Spatial questions tied to images

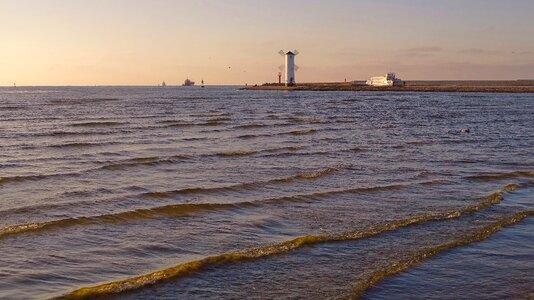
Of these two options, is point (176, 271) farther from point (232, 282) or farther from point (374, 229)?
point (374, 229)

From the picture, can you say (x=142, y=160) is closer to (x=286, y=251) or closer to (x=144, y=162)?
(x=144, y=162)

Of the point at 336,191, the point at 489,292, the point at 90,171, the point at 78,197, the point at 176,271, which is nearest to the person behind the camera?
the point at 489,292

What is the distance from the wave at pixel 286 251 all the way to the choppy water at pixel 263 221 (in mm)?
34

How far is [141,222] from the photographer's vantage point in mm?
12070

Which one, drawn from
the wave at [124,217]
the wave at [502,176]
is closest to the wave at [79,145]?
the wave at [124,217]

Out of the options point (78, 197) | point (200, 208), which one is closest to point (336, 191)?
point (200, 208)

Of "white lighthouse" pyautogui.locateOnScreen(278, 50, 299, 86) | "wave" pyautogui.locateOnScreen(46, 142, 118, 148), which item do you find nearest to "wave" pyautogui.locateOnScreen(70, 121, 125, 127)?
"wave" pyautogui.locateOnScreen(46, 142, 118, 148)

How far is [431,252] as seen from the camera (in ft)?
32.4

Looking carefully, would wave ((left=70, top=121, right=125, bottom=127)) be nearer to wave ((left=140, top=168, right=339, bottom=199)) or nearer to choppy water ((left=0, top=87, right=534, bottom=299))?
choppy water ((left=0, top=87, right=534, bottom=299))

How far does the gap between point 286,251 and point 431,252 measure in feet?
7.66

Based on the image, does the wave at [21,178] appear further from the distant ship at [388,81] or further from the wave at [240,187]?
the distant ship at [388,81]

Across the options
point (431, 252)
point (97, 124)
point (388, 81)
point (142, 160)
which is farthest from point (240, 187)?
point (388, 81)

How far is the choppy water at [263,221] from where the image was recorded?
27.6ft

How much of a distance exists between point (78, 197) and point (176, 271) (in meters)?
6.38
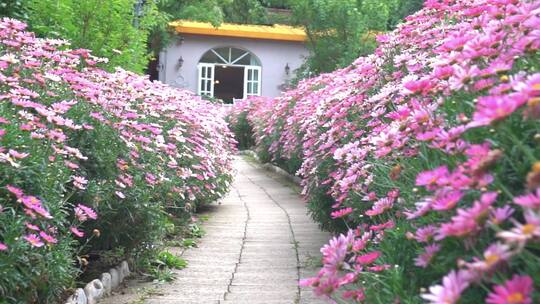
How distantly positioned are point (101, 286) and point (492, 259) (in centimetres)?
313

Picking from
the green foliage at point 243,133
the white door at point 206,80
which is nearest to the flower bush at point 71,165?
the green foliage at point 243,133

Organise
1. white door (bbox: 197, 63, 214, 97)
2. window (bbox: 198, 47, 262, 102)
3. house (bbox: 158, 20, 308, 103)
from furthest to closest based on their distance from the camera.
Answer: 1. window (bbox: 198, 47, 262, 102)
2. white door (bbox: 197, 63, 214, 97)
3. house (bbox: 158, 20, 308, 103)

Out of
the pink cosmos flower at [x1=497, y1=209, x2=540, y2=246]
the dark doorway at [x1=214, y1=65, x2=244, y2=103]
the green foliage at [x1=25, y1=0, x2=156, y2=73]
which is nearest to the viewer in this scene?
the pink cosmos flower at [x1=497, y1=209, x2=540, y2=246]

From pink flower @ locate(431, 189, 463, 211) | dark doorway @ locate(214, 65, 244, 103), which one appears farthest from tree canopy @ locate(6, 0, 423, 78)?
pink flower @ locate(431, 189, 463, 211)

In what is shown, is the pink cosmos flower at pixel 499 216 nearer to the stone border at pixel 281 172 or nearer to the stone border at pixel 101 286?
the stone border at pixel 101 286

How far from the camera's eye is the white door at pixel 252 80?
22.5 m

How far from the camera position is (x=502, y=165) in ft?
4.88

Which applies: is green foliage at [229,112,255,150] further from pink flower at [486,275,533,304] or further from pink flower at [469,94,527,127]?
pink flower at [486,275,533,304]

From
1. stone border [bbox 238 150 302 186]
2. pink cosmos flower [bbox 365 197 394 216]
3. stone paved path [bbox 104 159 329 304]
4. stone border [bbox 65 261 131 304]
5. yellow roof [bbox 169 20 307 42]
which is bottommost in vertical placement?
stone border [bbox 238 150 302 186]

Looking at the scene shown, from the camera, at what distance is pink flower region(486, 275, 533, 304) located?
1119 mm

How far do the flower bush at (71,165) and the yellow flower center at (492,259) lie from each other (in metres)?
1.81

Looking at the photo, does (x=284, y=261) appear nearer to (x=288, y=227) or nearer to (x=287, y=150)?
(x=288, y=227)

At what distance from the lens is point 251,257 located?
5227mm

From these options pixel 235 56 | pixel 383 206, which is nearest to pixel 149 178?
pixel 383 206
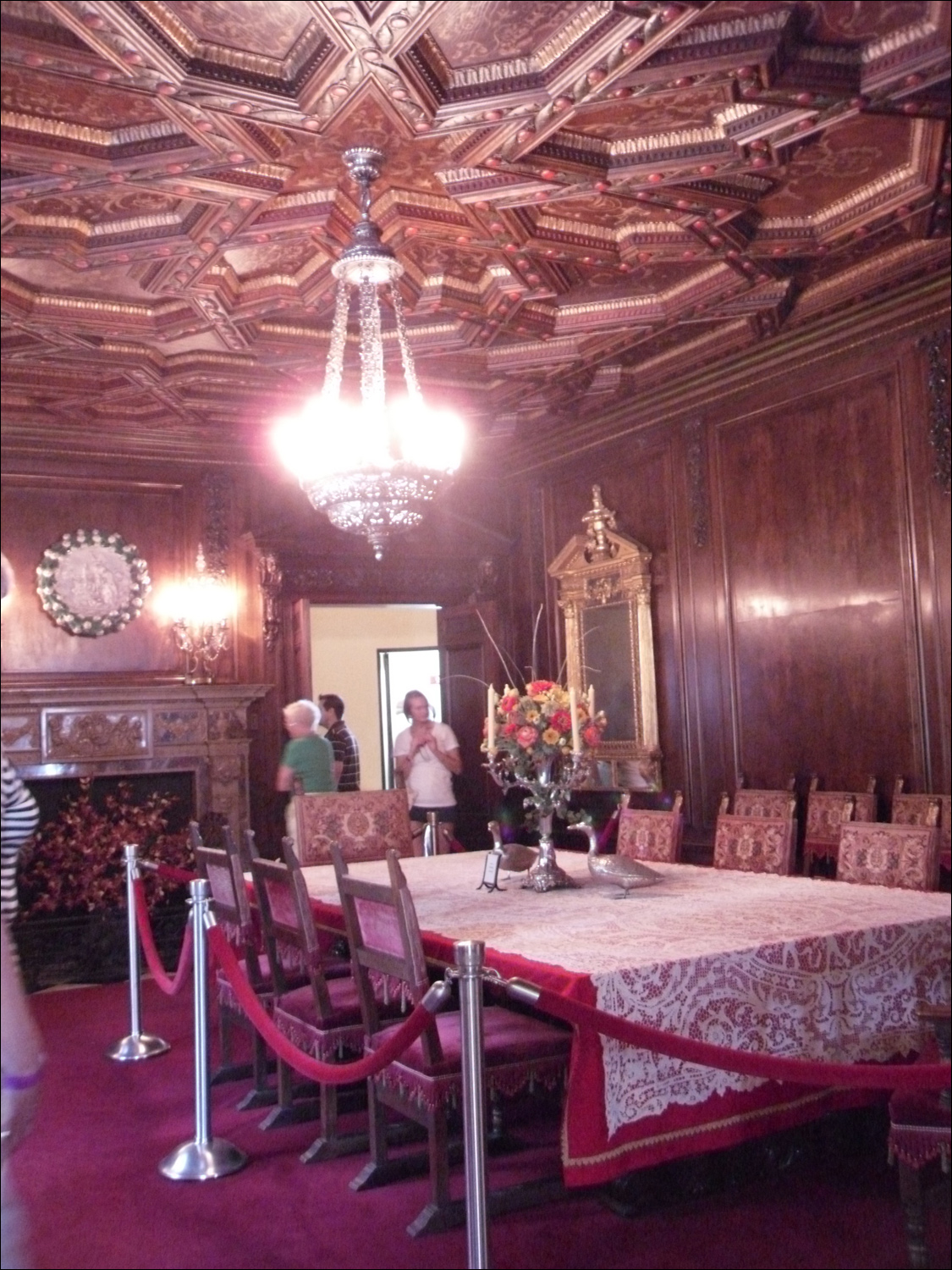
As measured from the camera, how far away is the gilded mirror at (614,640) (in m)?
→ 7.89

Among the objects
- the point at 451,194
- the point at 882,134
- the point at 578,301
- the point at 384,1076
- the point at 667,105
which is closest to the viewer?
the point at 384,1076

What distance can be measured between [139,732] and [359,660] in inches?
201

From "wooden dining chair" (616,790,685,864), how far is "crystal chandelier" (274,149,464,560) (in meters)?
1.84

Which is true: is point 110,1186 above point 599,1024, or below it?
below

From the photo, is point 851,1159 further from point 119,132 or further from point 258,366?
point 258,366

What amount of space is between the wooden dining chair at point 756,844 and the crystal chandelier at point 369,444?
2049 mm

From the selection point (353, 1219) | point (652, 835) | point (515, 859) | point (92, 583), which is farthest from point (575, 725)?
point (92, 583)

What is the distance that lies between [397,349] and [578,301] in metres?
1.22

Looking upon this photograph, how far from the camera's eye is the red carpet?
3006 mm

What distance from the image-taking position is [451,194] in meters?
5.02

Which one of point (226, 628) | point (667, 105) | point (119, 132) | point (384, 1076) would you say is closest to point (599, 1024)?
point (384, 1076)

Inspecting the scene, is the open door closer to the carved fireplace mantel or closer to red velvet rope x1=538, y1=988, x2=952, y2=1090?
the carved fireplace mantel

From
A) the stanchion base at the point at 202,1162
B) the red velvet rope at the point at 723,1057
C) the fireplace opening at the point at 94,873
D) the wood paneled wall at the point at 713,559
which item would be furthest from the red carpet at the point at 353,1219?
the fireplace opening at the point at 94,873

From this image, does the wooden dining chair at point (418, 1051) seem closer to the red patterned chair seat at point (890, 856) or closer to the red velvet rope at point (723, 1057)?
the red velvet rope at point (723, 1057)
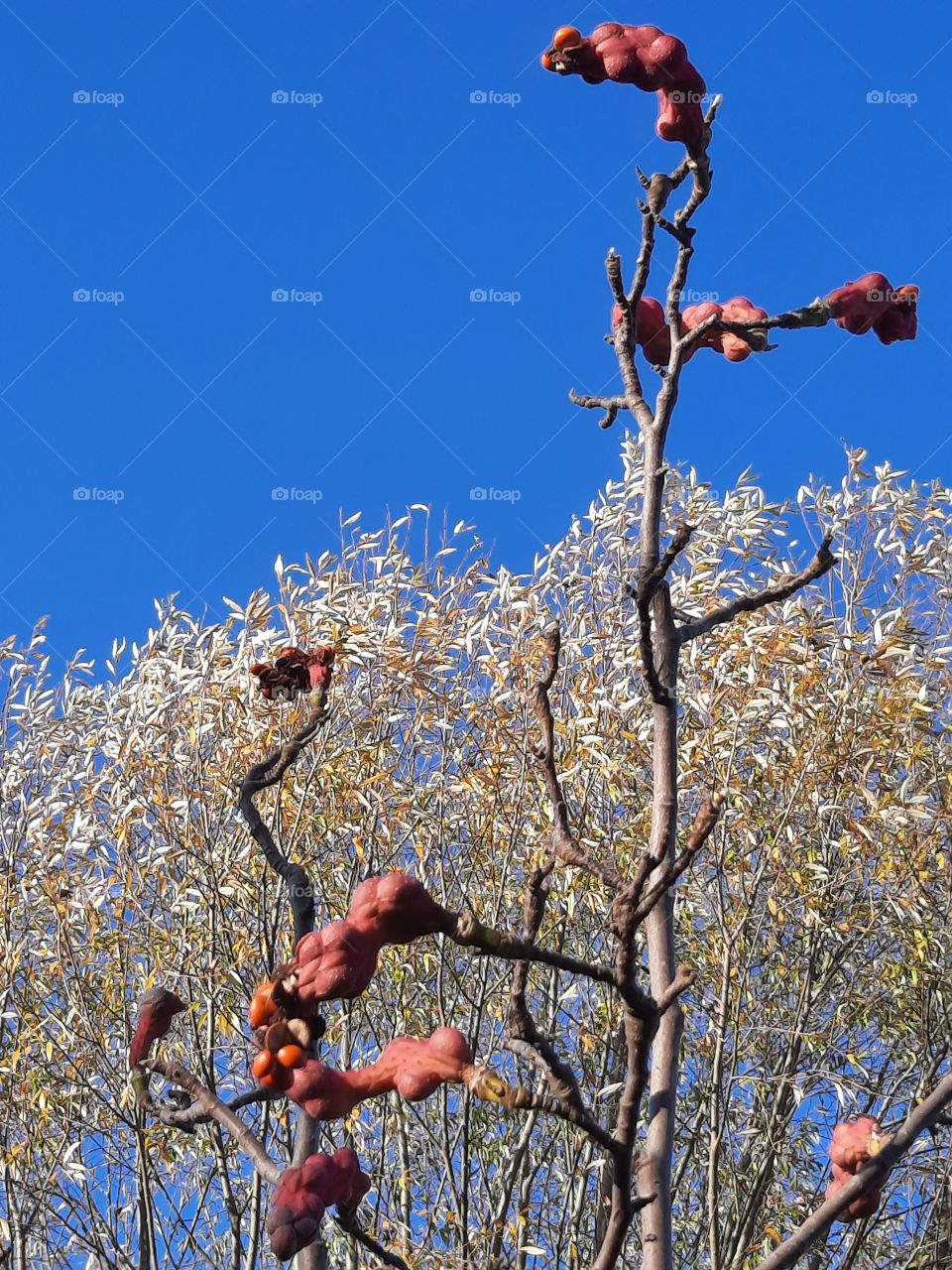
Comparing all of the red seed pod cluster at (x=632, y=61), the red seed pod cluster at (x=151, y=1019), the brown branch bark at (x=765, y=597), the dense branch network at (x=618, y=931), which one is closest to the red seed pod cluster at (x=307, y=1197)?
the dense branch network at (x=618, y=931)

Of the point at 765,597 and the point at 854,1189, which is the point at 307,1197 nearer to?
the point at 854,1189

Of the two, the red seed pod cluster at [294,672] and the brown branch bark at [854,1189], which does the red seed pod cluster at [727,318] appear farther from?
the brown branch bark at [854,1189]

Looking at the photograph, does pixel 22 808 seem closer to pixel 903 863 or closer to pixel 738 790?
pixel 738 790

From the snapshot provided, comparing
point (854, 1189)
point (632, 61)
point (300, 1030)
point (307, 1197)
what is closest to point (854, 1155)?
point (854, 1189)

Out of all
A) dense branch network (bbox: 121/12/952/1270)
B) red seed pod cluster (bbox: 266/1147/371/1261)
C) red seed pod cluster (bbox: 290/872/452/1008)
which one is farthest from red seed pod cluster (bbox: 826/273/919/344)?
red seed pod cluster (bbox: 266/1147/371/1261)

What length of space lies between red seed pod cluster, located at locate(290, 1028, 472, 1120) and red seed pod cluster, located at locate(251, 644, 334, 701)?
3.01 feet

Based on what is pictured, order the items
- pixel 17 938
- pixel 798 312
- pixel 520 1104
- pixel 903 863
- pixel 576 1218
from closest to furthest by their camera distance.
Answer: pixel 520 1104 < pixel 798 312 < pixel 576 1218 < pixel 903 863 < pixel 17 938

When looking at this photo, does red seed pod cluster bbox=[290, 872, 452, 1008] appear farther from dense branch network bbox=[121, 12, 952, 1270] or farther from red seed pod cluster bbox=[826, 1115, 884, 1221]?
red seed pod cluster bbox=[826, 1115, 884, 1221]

* _Instructions for the task_
Write out all of the data above again, switching each "farthest" to "most distant" and keeping everything else the same. Leave the pictures out.

* _Expected answer_
Of these two options, is point (176, 271) farther from point (232, 282) or farther from point (374, 229)?
point (374, 229)

From the picture, can you say (x=142, y=160) is closer to (x=286, y=251) or closer to (x=144, y=162)?
(x=144, y=162)

Of the point at 336,191, the point at 489,292, the point at 90,171, the point at 78,197, the point at 176,271, which is nearest to the person behind the camera?
the point at 489,292

What is the distance from the wave at pixel 286 251 all the way to the choppy water at pixel 263 221 (in mm)?
34

How far is [141,222] from the photographer's vantage point in mm?
12070

Which one, drawn from
the wave at [124,217]
the wave at [502,176]
is closest to the wave at [79,145]?
the wave at [124,217]

Out of the options point (78, 197) | point (200, 208), which one is closest to point (336, 191)?
point (200, 208)

Of "white lighthouse" pyautogui.locateOnScreen(278, 50, 299, 86) | "wave" pyautogui.locateOnScreen(46, 142, 118, 148), which item do you find nearest to "wave" pyautogui.locateOnScreen(70, 121, 125, 127)?
"wave" pyautogui.locateOnScreen(46, 142, 118, 148)

How far is [431,252] as seen from the camera (in ft)?
32.4

Looking carefully, would wave ((left=70, top=121, right=125, bottom=127)) be nearer to wave ((left=140, top=168, right=339, bottom=199)) or nearer to choppy water ((left=0, top=87, right=534, bottom=299))?
choppy water ((left=0, top=87, right=534, bottom=299))

How far does the gap between point 286,251 and point 431,252 measure in feet?
7.66

Based on the image, does the wave at [21,178] appear further from the distant ship at [388,81] or further from the wave at [240,187]?
the distant ship at [388,81]

Across the options
point (431, 252)
point (97, 124)
point (388, 81)
point (142, 160)
which is most distant from point (240, 187)?
point (388, 81)

How far is the choppy water at [263,221] from where the image was recorded?
27.6ft

How much of a distance exists between point (78, 197) and point (176, 271) (in meters)?
6.38
How distantly positioned are point (101, 286) and point (492, 259) (in centimetres)?
313

Picking from
the green foliage at point 243,133
the white door at point 206,80
which is nearest to the flower bush at point 71,165?
the green foliage at point 243,133

Organise
1. white door (bbox: 197, 63, 214, 97)
2. window (bbox: 198, 47, 262, 102)
3. house (bbox: 158, 20, 308, 103)
from furthest to closest based on their distance from the camera.
Answer: 1. window (bbox: 198, 47, 262, 102)
2. white door (bbox: 197, 63, 214, 97)
3. house (bbox: 158, 20, 308, 103)

Out of
the pink cosmos flower at [x1=497, y1=209, x2=540, y2=246]
the dark doorway at [x1=214, y1=65, x2=244, y2=103]
the green foliage at [x1=25, y1=0, x2=156, y2=73]
which is nearest to the viewer in this scene?
the pink cosmos flower at [x1=497, y1=209, x2=540, y2=246]

From pink flower @ locate(431, 189, 463, 211) | dark doorway @ locate(214, 65, 244, 103), which one appears most distant from tree canopy @ locate(6, 0, 423, 78)?
pink flower @ locate(431, 189, 463, 211)

In what is shown, is the pink cosmos flower at pixel 499 216 nearer to the stone border at pixel 281 172 or nearer to the stone border at pixel 101 286?
the stone border at pixel 101 286

How far from the camera's eye is the white door at pixel 252 80?
22.5 m

How far from the camera position is (x=502, y=165) in ft?
4.88

Which applies: is green foliage at [229,112,255,150] further from pink flower at [486,275,533,304] or further from pink flower at [469,94,527,127]?
pink flower at [486,275,533,304]

From
1. stone border [bbox 238 150 302 186]
2. pink cosmos flower [bbox 365 197 394 216]
3. stone paved path [bbox 104 159 329 304]
4. stone border [bbox 65 261 131 304]
5. yellow roof [bbox 169 20 307 42]
which is bottommost in vertical placement?
stone border [bbox 238 150 302 186]

Looking at the scene shown, from the camera, at what distance is pink flower region(486, 275, 533, 304) located?
1119 mm

How far do the flower bush at (71,165) and the yellow flower center at (492,259) lie from each other (in metres)?
1.81

Looking at the photo, does (x=284, y=261) appear nearer to (x=288, y=227) or nearer to (x=287, y=150)?
(x=288, y=227)

At what distance from the lens is point 251,257 located?
5227mm

From these options pixel 235 56 | pixel 383 206, which is nearest to pixel 149 178?
pixel 383 206
As measured from the camera, how far away is the gilded mirror at (614,640) (in m)?
→ 7.89

Among the objects
- the point at 451,194
- the point at 882,134
- the point at 578,301
- the point at 384,1076
- the point at 667,105
which is closest to the viewer?
the point at 384,1076

What distance can be measured between [139,732] and [359,660] in inches?
201

From "wooden dining chair" (616,790,685,864), how far is "crystal chandelier" (274,149,464,560) (in meters)?
1.84

Which is true: is point 110,1186 above point 599,1024, or below it?
below

From the photo, is point 851,1159 further from point 119,132 or further from point 258,366?
point 258,366

What amount of space is between the wooden dining chair at point 756,844 and the crystal chandelier at point 369,444?
2049 mm

From the selection point (353, 1219) | point (652, 835) | point (515, 859) | point (92, 583), which is most distant from point (575, 725)?
point (92, 583)

What is the distance that lies between [397,349] and [578,301] in metres?
1.22

Looking upon this photograph, how far from the camera's eye is the red carpet?
3006 mm

What distance from the image-taking position is [451,194] in meters?
5.02

Which one of point (226, 628) | point (667, 105) | point (119, 132) | point (384, 1076) would you say is closest to point (599, 1024)?
point (384, 1076)

Inspecting the scene, is the open door closer to the carved fireplace mantel or closer to red velvet rope x1=538, y1=988, x2=952, y2=1090?
the carved fireplace mantel

From
A) the stanchion base at the point at 202,1162
B) the red velvet rope at the point at 723,1057
C) the fireplace opening at the point at 94,873
D) the wood paneled wall at the point at 713,559
which item would be furthest from the red carpet at the point at 353,1219?
the fireplace opening at the point at 94,873

From this image, does the wooden dining chair at point (418, 1051) seem closer to the red patterned chair seat at point (890, 856) or closer to the red velvet rope at point (723, 1057)?
the red velvet rope at point (723, 1057)
Comparing all of the red seed pod cluster at (x=632, y=61), the red seed pod cluster at (x=151, y=1019), the brown branch bark at (x=765, y=597), the dense branch network at (x=618, y=931), which one is closest to the red seed pod cluster at (x=307, y=1197)?
the dense branch network at (x=618, y=931)

Of the point at 765,597 and the point at 854,1189, which is the point at 307,1197 nearer to?
the point at 854,1189

Of the two, the red seed pod cluster at [294,672] and the brown branch bark at [854,1189], which does the red seed pod cluster at [727,318] appear farther from?
the brown branch bark at [854,1189]

Looking at the photograph, does pixel 22 808 seem closer to pixel 903 863 or closer to pixel 738 790?
pixel 738 790

From the snapshot provided, comparing
point (854, 1189)
point (632, 61)
point (300, 1030)
point (307, 1197)
what is closest to point (854, 1155)?
point (854, 1189)

Out of all
A) dense branch network (bbox: 121/12/952/1270)
B) red seed pod cluster (bbox: 266/1147/371/1261)
C) red seed pod cluster (bbox: 290/872/452/1008)
which one is most distant from red seed pod cluster (bbox: 826/273/919/344)?
red seed pod cluster (bbox: 266/1147/371/1261)

What length of space lies between red seed pod cluster, located at locate(290, 1028, 472, 1120) and red seed pod cluster, located at locate(251, 644, 334, 701)?
3.01 feet

Based on what is pictured, order the items
- pixel 17 938
- pixel 798 312
- pixel 520 1104
- pixel 903 863
- pixel 576 1218
from closest to furthest by their camera distance.
Answer: pixel 520 1104 < pixel 798 312 < pixel 576 1218 < pixel 903 863 < pixel 17 938

When looking at this photo, does red seed pod cluster bbox=[290, 872, 452, 1008] appear farther from dense branch network bbox=[121, 12, 952, 1270] or farther from red seed pod cluster bbox=[826, 1115, 884, 1221]?
red seed pod cluster bbox=[826, 1115, 884, 1221]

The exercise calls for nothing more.